▸ What to work on:
[1] In the description of Satchidananda Panda's talk on circadian clocks, retype the passage that begins with the words containing "About this Video" and ends with "and healthy mind.".
[2] According to the description of Satchidananda Panda's talk on circadian clocks, which section of the hypothalamus lies at the center of the body's master clock?
[3] Proceed with the description of Satchidananda Panda's talk on circadian clocks, picking up after its last sentence.

▸ Text segment:
== Segment start ==

About this Video
2017 TEDxBeaconStreet Interview with Satchidananda Panda. Every organ and even every cell in our body has circadian or 24 h clock. Circadian clocks turn on and off thousands of genes at the right time of the day or night. These rhythms work together to maintain healthy balance of brain chemicals, hormones, and nutrients.
When our rhythms break down we are more likely to suffer from a wide range of diseases from depression to cancer. We can tune our daily habits of eating, sleeping or getting the right amount of light to sustain our circadian rhythms. Healthy rhythms nurture healthy body and healthy mind.
About the Speaker
Dr. Satchidananda Panda, a professor at the Salk Institute for Biological Studies in La Jolla, California. Satchin’s work deals specifically with the timing of food and it’s relationship with our biological clocks governed by circadian rhythm and also the circadian rhythm in general.
Professor Panda explores the genes, molecules and cells that keep the whole body on the same circadian clock. A section of the hypothalamus called the suprachiasmatic nucleus (SCN) lies at the center of the body’s master clock and gets input directly from light sensors in the eyes, keeping the rest of the body on schedule. Panda discovered how these light sensors work, as well as how cellular timekeepers in other parts of the body function. He also uncovered a novel blue light sensor in the retina that measures ambient light level and sets the time to go to sleep and wake up every day.

== Segment end ==

▸ Dataset content:
== Segment start ==

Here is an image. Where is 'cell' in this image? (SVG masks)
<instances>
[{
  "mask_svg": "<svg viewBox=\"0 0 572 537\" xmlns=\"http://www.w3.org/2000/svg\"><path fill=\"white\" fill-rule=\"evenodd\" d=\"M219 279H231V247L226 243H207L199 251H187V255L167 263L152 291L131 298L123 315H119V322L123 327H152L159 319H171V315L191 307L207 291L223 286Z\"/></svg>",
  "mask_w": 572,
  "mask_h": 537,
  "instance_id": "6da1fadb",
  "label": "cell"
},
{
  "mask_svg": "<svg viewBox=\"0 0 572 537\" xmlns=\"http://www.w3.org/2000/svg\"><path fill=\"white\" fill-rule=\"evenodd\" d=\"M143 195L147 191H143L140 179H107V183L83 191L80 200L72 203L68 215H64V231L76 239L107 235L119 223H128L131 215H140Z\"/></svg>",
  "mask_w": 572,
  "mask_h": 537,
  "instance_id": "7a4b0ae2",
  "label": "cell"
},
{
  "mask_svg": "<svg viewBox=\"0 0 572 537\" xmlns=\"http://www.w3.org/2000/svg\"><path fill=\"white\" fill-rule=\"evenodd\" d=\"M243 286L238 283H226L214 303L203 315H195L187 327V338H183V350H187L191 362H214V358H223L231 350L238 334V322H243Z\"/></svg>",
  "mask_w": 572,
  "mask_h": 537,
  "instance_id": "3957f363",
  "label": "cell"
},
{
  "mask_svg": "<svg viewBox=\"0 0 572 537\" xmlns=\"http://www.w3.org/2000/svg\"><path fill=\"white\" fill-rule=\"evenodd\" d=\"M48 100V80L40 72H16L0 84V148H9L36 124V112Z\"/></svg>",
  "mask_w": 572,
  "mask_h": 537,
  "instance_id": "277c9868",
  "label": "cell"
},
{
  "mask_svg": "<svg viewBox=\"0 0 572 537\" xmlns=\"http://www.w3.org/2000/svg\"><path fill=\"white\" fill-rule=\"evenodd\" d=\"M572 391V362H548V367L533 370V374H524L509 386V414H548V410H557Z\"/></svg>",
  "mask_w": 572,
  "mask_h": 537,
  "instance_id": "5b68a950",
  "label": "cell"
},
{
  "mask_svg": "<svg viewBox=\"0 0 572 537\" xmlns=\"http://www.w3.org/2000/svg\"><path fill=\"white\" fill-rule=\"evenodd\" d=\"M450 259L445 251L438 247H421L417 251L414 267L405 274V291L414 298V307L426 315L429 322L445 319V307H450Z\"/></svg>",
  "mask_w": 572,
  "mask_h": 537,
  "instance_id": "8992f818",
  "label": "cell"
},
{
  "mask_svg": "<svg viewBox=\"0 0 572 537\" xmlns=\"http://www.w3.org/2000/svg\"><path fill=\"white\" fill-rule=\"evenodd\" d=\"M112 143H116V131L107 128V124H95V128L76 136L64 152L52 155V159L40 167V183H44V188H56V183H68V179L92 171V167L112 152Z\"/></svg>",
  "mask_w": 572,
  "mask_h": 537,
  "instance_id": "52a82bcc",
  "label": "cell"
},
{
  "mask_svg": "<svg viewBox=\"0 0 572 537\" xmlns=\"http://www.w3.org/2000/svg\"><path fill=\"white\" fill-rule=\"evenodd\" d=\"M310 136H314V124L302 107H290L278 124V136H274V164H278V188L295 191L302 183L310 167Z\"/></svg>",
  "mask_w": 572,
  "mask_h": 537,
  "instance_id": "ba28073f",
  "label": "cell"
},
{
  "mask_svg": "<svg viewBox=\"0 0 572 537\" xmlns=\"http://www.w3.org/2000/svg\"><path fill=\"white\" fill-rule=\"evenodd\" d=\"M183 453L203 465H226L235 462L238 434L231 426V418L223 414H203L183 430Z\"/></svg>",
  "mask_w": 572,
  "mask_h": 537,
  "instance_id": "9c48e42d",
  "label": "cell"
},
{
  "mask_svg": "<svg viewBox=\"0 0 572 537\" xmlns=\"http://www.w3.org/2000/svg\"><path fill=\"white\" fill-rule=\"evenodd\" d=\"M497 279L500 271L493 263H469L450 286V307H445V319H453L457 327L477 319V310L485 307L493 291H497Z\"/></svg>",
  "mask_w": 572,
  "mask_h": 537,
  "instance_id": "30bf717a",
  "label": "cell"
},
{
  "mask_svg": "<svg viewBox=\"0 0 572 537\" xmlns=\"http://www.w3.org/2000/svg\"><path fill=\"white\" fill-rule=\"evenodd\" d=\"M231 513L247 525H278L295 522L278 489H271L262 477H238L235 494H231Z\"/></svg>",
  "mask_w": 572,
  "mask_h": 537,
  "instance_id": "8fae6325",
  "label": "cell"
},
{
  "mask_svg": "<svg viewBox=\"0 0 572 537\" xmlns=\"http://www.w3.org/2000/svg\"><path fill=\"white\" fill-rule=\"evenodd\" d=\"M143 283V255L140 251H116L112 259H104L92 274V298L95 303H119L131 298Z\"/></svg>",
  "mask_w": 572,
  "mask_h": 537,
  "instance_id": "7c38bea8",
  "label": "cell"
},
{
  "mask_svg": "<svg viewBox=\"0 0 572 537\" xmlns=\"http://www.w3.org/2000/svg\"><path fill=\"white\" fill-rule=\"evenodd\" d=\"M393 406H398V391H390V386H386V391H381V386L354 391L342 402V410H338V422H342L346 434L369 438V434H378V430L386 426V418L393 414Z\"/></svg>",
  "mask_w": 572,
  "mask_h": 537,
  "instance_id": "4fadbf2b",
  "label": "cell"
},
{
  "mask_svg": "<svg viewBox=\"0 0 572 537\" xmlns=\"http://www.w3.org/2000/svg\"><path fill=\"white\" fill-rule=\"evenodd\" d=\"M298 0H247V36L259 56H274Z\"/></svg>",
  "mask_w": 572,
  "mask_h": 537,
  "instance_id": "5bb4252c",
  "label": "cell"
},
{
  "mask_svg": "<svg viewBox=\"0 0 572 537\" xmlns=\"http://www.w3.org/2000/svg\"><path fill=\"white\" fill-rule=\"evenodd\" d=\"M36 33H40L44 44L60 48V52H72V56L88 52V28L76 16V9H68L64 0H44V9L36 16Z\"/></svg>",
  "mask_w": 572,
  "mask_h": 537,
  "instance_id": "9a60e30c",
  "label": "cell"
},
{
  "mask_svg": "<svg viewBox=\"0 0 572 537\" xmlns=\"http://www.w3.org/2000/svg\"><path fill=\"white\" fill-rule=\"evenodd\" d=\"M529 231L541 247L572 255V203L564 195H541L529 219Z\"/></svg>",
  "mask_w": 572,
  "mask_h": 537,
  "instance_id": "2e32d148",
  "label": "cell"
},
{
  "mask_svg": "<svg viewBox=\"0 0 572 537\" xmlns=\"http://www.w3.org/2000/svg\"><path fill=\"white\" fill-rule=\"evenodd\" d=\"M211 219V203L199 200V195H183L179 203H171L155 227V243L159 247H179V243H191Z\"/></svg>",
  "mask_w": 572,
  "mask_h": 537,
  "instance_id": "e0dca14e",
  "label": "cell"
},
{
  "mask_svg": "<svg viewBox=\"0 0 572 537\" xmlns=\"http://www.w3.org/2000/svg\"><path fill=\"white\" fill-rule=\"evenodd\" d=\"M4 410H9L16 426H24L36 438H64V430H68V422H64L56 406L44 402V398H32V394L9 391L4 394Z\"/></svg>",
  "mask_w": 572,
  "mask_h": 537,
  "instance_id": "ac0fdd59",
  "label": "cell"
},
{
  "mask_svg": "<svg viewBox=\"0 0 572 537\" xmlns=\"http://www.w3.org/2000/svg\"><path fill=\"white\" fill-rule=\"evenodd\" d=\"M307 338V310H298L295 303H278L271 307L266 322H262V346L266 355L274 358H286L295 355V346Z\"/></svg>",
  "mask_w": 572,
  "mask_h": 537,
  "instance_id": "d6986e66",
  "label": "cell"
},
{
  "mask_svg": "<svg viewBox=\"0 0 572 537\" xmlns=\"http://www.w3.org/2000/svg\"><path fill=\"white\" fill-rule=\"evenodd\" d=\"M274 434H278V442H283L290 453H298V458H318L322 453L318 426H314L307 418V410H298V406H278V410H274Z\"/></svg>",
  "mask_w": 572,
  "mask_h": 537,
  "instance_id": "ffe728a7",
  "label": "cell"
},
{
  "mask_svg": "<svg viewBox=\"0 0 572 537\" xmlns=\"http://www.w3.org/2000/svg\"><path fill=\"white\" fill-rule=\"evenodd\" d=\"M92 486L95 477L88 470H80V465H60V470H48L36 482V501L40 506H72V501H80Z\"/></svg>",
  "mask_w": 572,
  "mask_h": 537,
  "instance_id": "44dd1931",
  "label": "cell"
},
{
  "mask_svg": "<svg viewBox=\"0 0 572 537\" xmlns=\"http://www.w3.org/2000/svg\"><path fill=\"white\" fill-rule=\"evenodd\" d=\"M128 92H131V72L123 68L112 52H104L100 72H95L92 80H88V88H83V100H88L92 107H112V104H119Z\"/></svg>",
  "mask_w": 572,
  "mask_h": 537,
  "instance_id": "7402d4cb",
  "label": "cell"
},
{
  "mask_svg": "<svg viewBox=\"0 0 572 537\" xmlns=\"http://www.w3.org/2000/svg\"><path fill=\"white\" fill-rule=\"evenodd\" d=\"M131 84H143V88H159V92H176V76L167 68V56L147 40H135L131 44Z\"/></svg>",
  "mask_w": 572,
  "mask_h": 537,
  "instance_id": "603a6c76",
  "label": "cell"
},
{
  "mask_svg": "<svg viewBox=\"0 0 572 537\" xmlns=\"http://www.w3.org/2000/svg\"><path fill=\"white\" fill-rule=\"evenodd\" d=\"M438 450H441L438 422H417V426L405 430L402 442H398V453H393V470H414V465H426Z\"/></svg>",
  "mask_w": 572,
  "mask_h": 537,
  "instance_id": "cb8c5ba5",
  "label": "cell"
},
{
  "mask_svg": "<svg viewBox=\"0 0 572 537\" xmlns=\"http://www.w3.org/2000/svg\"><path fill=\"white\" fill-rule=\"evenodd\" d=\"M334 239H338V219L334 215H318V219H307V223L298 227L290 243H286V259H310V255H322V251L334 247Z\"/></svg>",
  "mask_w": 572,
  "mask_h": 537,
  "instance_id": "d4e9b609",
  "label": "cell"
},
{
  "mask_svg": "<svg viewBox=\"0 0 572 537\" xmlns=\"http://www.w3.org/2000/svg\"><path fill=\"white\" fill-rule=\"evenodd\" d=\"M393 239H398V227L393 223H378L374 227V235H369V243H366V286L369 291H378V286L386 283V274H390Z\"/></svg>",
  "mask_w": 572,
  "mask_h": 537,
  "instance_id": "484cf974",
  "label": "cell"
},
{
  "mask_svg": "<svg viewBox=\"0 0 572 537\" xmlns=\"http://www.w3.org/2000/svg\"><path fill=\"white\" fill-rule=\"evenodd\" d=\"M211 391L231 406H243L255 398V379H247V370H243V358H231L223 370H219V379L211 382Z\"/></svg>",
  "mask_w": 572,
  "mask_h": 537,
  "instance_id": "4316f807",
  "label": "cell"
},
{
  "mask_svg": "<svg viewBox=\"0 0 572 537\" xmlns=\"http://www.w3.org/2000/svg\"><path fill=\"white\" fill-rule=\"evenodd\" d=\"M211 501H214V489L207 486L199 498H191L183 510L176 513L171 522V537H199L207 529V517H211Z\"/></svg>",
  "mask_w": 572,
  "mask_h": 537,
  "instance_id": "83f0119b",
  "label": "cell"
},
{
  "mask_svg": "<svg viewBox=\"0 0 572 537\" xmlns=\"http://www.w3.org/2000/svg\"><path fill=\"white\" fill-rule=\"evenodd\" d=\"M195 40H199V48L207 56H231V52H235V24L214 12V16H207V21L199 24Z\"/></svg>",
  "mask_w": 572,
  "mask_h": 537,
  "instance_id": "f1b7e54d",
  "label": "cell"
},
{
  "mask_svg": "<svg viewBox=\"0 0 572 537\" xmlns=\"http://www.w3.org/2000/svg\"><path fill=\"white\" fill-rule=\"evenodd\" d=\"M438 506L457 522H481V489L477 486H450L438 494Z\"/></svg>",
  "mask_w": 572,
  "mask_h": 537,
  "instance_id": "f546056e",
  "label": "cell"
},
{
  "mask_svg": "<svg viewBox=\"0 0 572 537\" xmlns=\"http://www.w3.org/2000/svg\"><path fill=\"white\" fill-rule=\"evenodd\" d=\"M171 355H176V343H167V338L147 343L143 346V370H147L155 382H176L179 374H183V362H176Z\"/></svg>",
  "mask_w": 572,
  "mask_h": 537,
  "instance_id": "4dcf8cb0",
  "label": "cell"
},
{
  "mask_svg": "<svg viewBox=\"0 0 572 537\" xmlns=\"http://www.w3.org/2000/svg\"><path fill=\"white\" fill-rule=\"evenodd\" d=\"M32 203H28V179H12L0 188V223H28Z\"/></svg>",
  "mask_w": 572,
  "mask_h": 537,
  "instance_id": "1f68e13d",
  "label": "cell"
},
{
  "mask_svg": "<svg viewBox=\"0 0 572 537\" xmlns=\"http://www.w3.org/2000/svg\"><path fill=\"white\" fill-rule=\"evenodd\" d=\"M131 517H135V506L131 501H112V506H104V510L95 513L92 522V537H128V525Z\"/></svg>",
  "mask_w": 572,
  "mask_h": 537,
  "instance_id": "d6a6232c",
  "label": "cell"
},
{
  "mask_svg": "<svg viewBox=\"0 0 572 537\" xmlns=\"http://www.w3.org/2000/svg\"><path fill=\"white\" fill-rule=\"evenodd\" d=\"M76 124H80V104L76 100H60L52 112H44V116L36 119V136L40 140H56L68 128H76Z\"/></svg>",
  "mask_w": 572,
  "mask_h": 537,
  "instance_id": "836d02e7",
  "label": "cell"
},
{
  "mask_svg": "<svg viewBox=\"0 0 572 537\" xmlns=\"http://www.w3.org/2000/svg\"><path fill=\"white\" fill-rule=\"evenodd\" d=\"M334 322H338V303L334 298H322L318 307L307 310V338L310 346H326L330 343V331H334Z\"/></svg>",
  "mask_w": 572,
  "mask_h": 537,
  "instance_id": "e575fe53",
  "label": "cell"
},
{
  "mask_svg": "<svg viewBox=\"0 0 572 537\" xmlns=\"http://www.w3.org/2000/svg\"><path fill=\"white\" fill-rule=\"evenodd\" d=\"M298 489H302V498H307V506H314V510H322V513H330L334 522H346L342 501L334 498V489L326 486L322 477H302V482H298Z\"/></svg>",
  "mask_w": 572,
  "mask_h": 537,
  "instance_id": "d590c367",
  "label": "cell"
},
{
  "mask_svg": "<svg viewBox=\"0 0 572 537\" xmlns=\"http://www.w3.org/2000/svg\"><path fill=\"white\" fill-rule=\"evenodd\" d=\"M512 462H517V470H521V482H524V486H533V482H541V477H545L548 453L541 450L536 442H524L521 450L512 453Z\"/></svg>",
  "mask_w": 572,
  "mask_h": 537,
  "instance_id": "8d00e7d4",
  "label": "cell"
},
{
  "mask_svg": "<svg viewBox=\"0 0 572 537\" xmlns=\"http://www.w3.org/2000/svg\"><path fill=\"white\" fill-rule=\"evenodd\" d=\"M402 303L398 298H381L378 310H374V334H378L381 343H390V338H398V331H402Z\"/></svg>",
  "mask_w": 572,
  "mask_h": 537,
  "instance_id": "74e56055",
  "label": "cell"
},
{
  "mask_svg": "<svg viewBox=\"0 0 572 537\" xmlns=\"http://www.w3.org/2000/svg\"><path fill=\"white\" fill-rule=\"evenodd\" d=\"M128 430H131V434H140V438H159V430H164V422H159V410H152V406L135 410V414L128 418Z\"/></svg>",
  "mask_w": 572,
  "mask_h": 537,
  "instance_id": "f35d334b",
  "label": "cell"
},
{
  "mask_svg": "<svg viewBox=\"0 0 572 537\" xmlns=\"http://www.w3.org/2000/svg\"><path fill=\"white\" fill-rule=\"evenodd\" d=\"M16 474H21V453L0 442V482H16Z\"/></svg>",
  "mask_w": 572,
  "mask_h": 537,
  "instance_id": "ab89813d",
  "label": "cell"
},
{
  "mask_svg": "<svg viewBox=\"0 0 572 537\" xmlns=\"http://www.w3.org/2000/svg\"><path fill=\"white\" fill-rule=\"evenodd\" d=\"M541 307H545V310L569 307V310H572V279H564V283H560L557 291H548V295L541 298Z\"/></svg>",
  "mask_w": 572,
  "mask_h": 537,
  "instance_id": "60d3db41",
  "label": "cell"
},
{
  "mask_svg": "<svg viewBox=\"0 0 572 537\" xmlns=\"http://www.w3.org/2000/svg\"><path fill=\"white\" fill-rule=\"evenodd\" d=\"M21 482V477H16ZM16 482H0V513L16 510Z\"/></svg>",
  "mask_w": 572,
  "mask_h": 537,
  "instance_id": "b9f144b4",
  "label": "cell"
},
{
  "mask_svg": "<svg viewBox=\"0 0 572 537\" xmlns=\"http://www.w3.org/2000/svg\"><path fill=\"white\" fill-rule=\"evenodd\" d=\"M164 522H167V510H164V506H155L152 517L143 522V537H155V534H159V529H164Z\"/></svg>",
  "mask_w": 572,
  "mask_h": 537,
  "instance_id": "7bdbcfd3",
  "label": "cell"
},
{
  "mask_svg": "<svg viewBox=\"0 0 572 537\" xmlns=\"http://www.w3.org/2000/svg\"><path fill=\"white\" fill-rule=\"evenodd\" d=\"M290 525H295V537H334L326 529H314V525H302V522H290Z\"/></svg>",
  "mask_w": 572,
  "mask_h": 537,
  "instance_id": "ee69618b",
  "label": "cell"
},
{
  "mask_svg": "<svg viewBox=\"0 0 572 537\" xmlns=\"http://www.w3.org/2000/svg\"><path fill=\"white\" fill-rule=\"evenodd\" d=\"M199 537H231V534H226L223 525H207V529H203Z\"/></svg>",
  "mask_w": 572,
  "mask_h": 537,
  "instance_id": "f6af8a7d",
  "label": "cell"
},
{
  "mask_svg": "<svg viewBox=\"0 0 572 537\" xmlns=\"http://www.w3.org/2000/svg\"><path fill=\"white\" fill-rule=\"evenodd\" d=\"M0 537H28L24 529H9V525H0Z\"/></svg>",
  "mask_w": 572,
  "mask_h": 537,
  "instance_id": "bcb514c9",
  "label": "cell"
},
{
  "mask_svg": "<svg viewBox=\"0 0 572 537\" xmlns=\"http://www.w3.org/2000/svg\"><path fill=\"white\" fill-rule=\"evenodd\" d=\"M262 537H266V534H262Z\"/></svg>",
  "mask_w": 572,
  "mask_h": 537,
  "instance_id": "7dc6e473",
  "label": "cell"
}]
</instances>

== Segment end ==

▸ Numbered answers:
[1]
About this Video
2017 TEDxBeaconStreet Interview with Satchidananda Panda. Every organ and even every cell in our body has circadian or 24 h clock. Circadian clocks turn on and off thousands of genes at the right time of the day or night. These rhythms work together to maintain healthy balance of brain chemicals, hormones, and nutrients.
When our rhythms break down we are more likely to suffer from a wide range of diseases from depression to cancer. We can tune our daily habits of eating, sleeping or getting the right amount of light to sustain our circadian rhythms. Healthy rhythms nurture healthy body and healthy mind.

[2] The suprachiasmatic nucleus (SCN).

[3]
In the process of exploring how the liver’s daily cycles work, Panda found that mice which eat within a set amount of time (12 hours) resulted in slimmer, healthier mice than those who ate the same number of calories in a larger window of time, showing that when one eats may be as important as what one eats. If the benefits of this “12-hour diet” hold true in humans, it could have profound impacts on treating overeating disorders, diabetes and obesity.
The circadian clock, he found, even mediates the immune system. Mice with a crucial circadian molecule missing had higher levels of inflammation in their bodies than other mice, suggesting that genes and molecules involved in the circadian clock could be drug targets for conditions linked to inflammation, such as infections or cancer.